The family of a Pennsylvania man who drowned at the ocean when the sand allegedly gave way beneath his feet in 2012 has sued to seek the closure of that part of the beach.
Sandra Smith of Horsham, Pennsylvania, filed suit Wednesday in state Superior Court against North Wildwood, Cape May County and the state of New Jersey over the July 2012 incident that claimed the life of her husband, Brad, and nearly killed their 7-year-old daughter.
According to the lawsuit, Brad Smith was walking with his daughter, another man and that man's daughter in ankle-deep water near the Hereford Inlet in North Wildwood when the sand gave way beneath their feet, sweeping them out to sea. A passerby on a personal watercraft rescued the girl, who was being held above the waves by her father before he drowned.
"It was a quiet day at the beach -- the boys were boogie boarding, the girls were playing in the sand,'' Smith said. "We were talking about what we were going to have for dinner when Brad, my husband, suggested going for a walk -- nothing more -- down the beach.

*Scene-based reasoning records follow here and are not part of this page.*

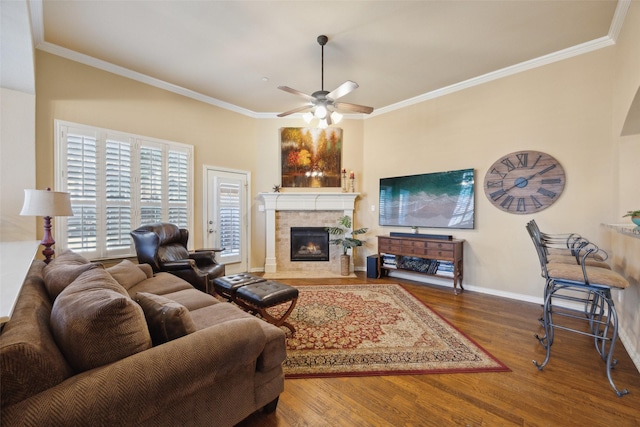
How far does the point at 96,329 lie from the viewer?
0.98 m

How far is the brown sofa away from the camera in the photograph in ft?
2.68

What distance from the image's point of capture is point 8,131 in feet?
8.79

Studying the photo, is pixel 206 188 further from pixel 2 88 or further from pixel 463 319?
pixel 463 319

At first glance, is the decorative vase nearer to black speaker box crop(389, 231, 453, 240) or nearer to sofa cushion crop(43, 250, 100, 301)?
black speaker box crop(389, 231, 453, 240)

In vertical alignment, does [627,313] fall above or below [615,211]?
below

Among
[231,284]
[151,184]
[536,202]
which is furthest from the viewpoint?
[151,184]

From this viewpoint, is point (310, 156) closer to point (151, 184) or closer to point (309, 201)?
point (309, 201)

I still cannot accept that Brad never returned from that short walk on the beach, that the beach collapsed under their feet, and that we lost him forever, and almost lost our 7-year-old daughter.''
North Wildwood Mayor Patrick Rosenello said the section of beach where the incident occurred is an unguarded beach where signs prohibiting swimming were in place before Smith's death.

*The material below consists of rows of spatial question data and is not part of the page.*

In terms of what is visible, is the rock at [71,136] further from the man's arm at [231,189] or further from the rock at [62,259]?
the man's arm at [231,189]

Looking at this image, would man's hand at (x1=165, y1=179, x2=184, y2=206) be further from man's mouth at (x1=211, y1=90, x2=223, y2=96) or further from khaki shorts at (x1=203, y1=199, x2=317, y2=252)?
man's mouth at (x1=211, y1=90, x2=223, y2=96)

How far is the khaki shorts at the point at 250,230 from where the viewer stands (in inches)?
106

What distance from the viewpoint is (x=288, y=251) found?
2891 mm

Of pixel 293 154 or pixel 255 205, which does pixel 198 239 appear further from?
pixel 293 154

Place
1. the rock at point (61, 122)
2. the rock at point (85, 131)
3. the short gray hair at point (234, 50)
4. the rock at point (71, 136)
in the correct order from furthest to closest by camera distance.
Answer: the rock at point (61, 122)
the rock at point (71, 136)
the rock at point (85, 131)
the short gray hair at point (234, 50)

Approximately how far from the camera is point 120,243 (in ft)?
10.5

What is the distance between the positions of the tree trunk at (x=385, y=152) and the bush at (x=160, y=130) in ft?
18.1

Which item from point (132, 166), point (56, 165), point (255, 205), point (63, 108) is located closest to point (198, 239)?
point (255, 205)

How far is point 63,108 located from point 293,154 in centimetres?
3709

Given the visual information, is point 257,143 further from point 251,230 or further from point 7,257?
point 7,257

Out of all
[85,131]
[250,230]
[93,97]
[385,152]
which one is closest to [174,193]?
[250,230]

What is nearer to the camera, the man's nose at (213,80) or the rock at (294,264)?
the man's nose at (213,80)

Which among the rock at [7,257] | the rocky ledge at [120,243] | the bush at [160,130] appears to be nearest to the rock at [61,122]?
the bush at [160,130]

"The city of North Wildwood takes its beach protection responsibilities quite seriously,'' he said. "In fact, there has never been a drowning incident at a protected beach in the City of North Wildwood in its 100-plus years of existence.''
Sandra Smith said that during the four days her husband remained missing in the ocean, police officers repeatedly came to the house where they were staying and told them how dangerous that area of beach is.
"Every day I think and worry about the people that visit this beach every year and have no idea of the danger from simply taking a short walk; not a swim, not a nature trek, but just a walk on a public beach where there were no warnings or signs -- nothing -- urging you to stay away,'' she said.
The lawsuit claims the town, county and state were negligent in allowing a dangerous condition, obscured by waves, to exist in areas were swimmers were present.
It also asserts work that was done at the beach including beach replenishment contributed to the dangerous condition.